Silver does not occur naturally in the Malay Peninsula and thus silversmithing started relatively late as an offshoot of an established gold working tradition. Raw materials in the form of silver bars, ingots and coins were imported by foreign traders from China. During the fourteenth century, when the Sultanate of Melaka was at its height, silver, along with gold, became a symbol of the wealth, position and power of Malay royalty and the aristocracy who provided patronage to silversmiths.  

The status of silver was demonstrated most visibly in the exquisite jewellery made for noblewomen, who would adorn themselves from top to toe with hairpins, combs, earrings, brooches, pendants, necklaces, belts and waist buckles (pending), bracelets, armlets, rings and anklets. Young children often wore protective cylindrical silver amulets and little leaf-shaped modesty discs (caping).

Malay silversmiths also fashioned items for important social and ceremonial use, such  as betel sets (tepak sirih) and their accompanying containers and cutters, tobacco boxes, and the hilts and sheaths of swords and daggers. Today, items produced range from the functional to the ornamental and include trays, tea sets, fruit bowls, boxes, ornamental plates, rice scoops, ashtrays and jewellery, as well as specially commissioned items, all with Malay motifs.

Master craftsman Mohd Daud bin Yusoff engraving the cover of a silver jewellery box with a small hammer and punch at his workshop in Kota Bharu, Kelantan. (Photograph by Fiona Wong)

The methods and techniques of silversmithing remain largely unchanged. Repoussé (raising designs or reliefs upon a thin sheet of silver by hammering from the back), filigree (pulling silver into fine threads and twisting it into delicate ornamental tracery) and engraving (either by transferring a paper pattern to an object or incising directly) are the most common forms of decorating items.
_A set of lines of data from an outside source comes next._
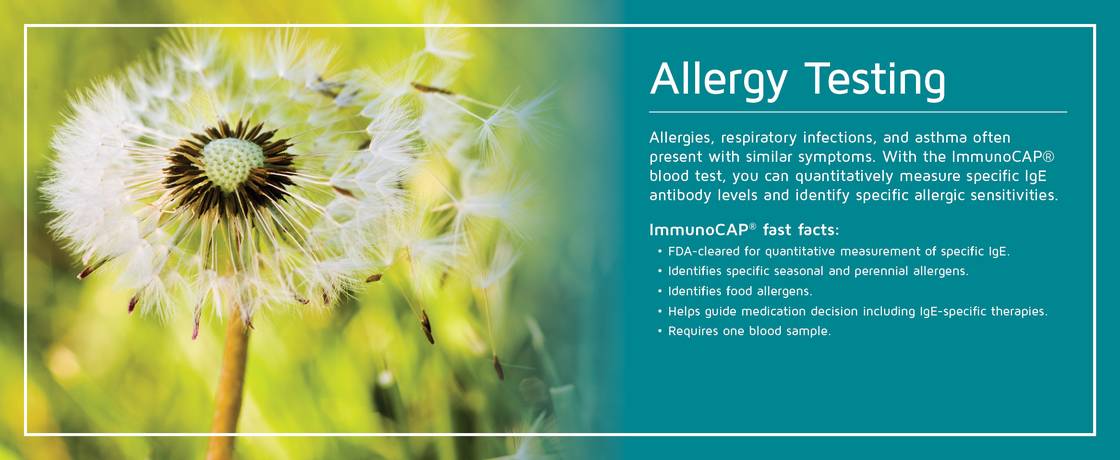 Allergy Testing

Allergies, respiratory infections, and asthma often present with similar symptoms. With the ImmunoCAP® blood test, you can quantitatively measure specific IgE antibody levels and identify specific allergic sensitivities.

ImmunoCAP® fast facts:

• FDA-cleared for quantitative measurement of specific IgE.
• Identifies specific seasonal and perennial allergens.
• Identifies food allergens.
• Helps guide medication decision including IgE-specific therapies.
• Requires one blood sample.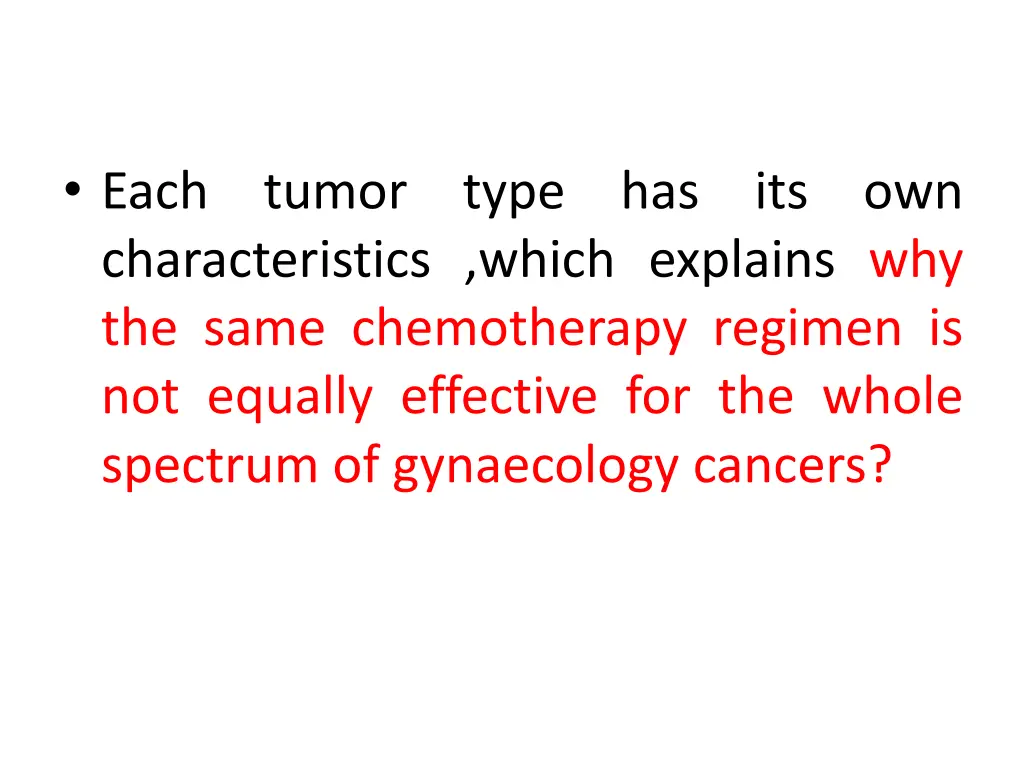 • Each tumor type has its own characteristics ,which explains why the same chemotherapy regimen is not equally effective for the whole spectrum of gynaecology cancers?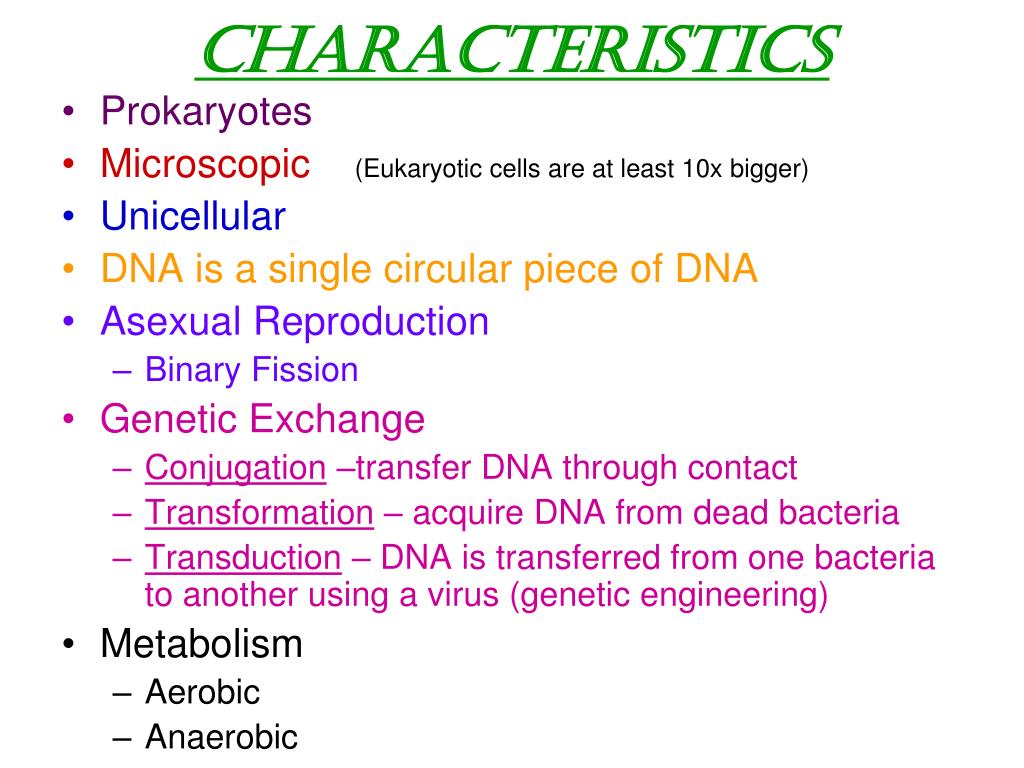 CHARACTERISTICS

• Prokaryotes
• Microscopic (Eukaryotic cells are at least 10x bigger)
• Unicellular
• DNA is a single circular piece of DNA
• Asexual Reproduction
– Binary Fission
• Genetic Exchange
– Conjugation –transfer DNA through contact
– Transformation – acquire DNA from dead bacteria
– Transduction – DNA is transferred from one bacteria to another using a virus (genetic engineering)
• Metabolism
– Aerobic
– Anaerobic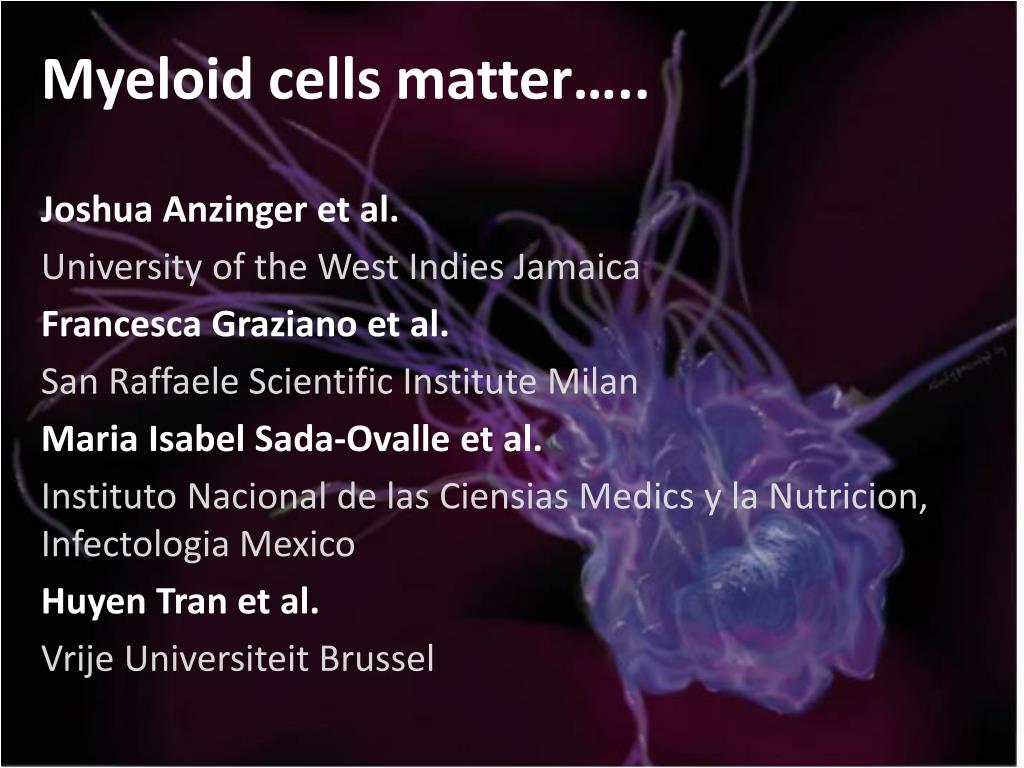 Myeloid cells matter…..

Joshua Anzinger et al.
University of the West Indies Jamaica
Francesca Graziano et al.
San Raffaele Scientific Institute Milan
Maria Isabel Sada-Ovalle et al.
Instituto Nacional de las Ciensias Medics y la Nutricion, Infectologia Mexico
Huyen Tran et al.
Vrije Universiteit Brussel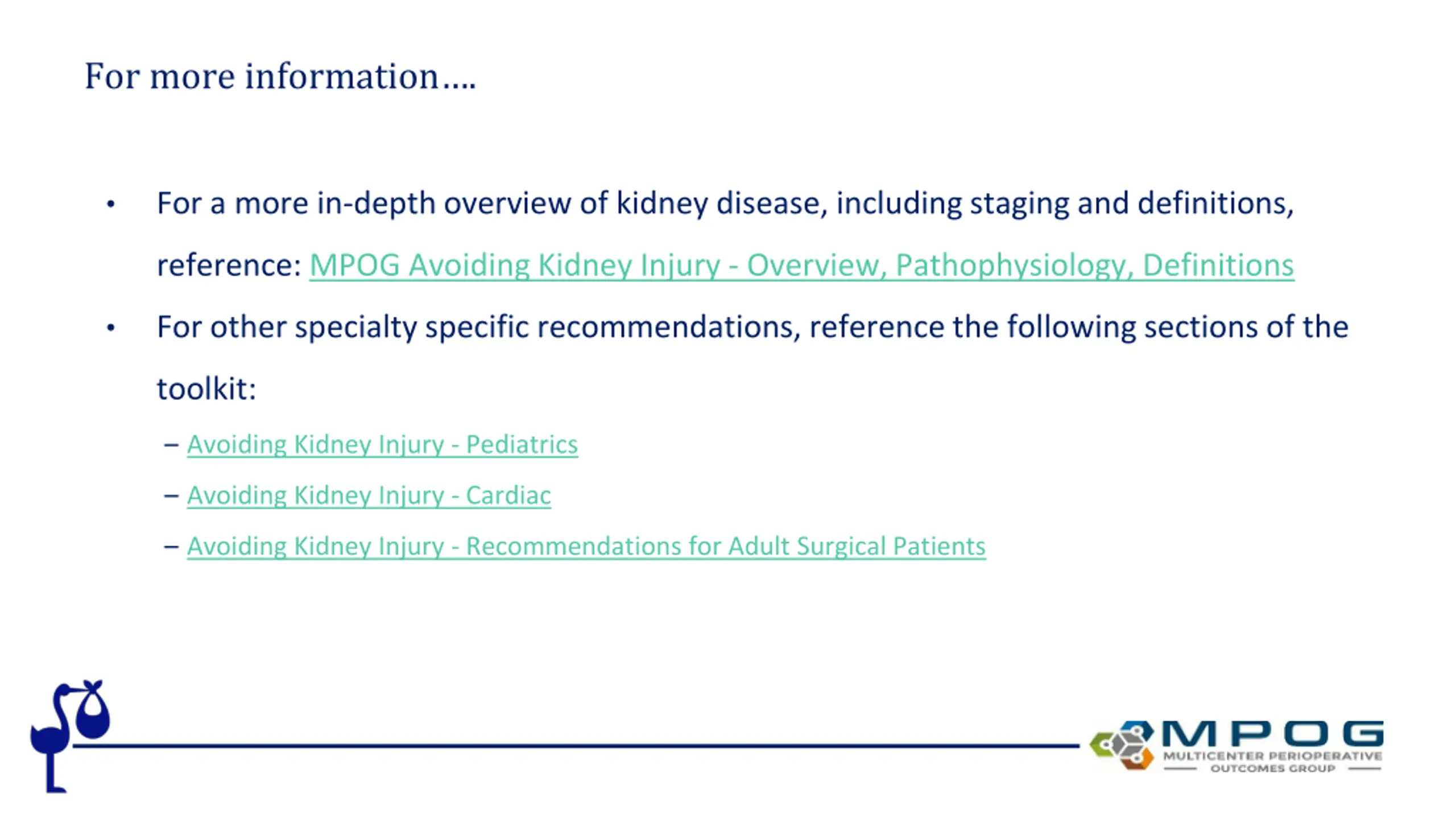 For more information….

• For a more in-depth overview of kidney disease, including staging and definitions, reference: MPOG Avoiding Kidney Injury - Overview, Pathophysiology, Definitions

• For other specialty specific recommendations, reference the following sections of the toolkit:

– Avoiding Kidney Injury - Pediatrics

– Avoiding Kidney Injury - Cardiac

– Avoiding Kidney Injury - Recommendations for Adult Surgical Patients

MPOG
MULTICENTER PERIOPERATIVE OUTCOMES GROUP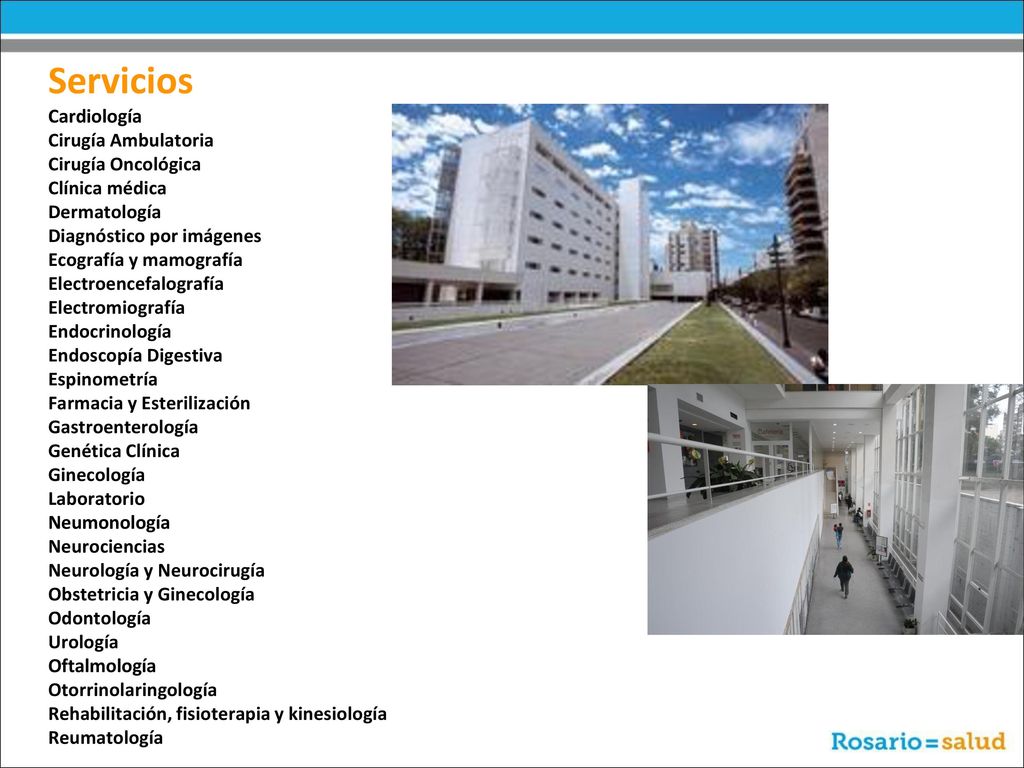 Servicios

Cardiología
Cirugía Ambulatoria
Cirugía Oncológica
Clínica médica
Dermatología
Diagnóstico por imágenes
Ecografía y mamografía
Electroencefalografía
Electromiografía
Endocrinología
Endoscopía Digestiva
Espinometría
Farmacia y Esterilización
Gastroenterología
Genética Clínica
Ginecología
Laboratorio
Neumonología
Neurociencias
Neurología y Neurocirugía
Obstetricia y Ginecología
Odontología
Urología
Oftalmología
Otorrinolaringología
Rehabilitación, fisioterapia y kinesiología
Reumatología

Rosario=salud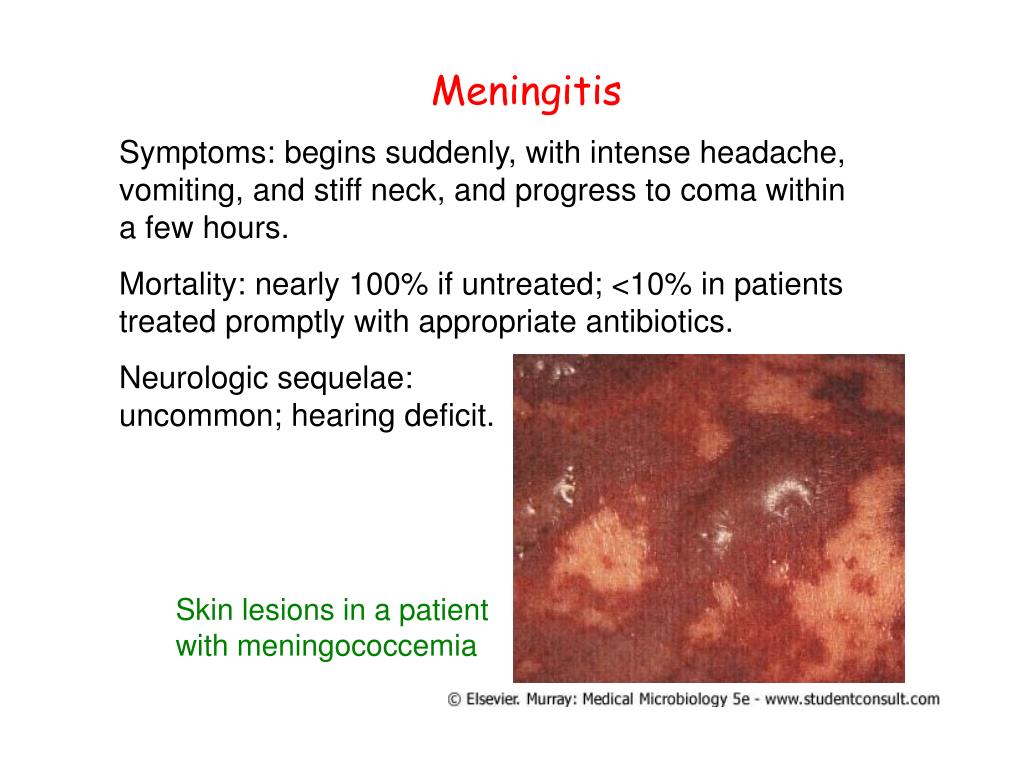 Meningitis

Symptoms: begins suddenly, with intense headache, vomiting, and stiff neck, and progress to coma within a few hours.

Mortality: nearly 100% if untreated; <10% in patients treated promptly with appropriate antibiotics.

Neurologic sequelae: uncommon; hearing deficit.

Skin lesions in a patient with meningococcemia

© Elsevier. Murray: Medical Microbiology 5e - www.studentconsult.com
Kelantan silverware, in particular, is renowned for its intricate and delicate designs and superior craftsmanship. The silverware designs normally portray decorative geometric patterns or stylized floral and leaf motifs, such as the floral motif bunga orka and a cloud-like motif, awan larat.

Although traditional Malay silverware exhibits the best of local craftsmanship, silver smithing is carried on by only a few family-run businesses in Kelantan and Terengganu. Among the older silversmiths sustaining the craft is Mohd Daud bin Yusoff, a master craftsman in Kota Bharu, Kelantan.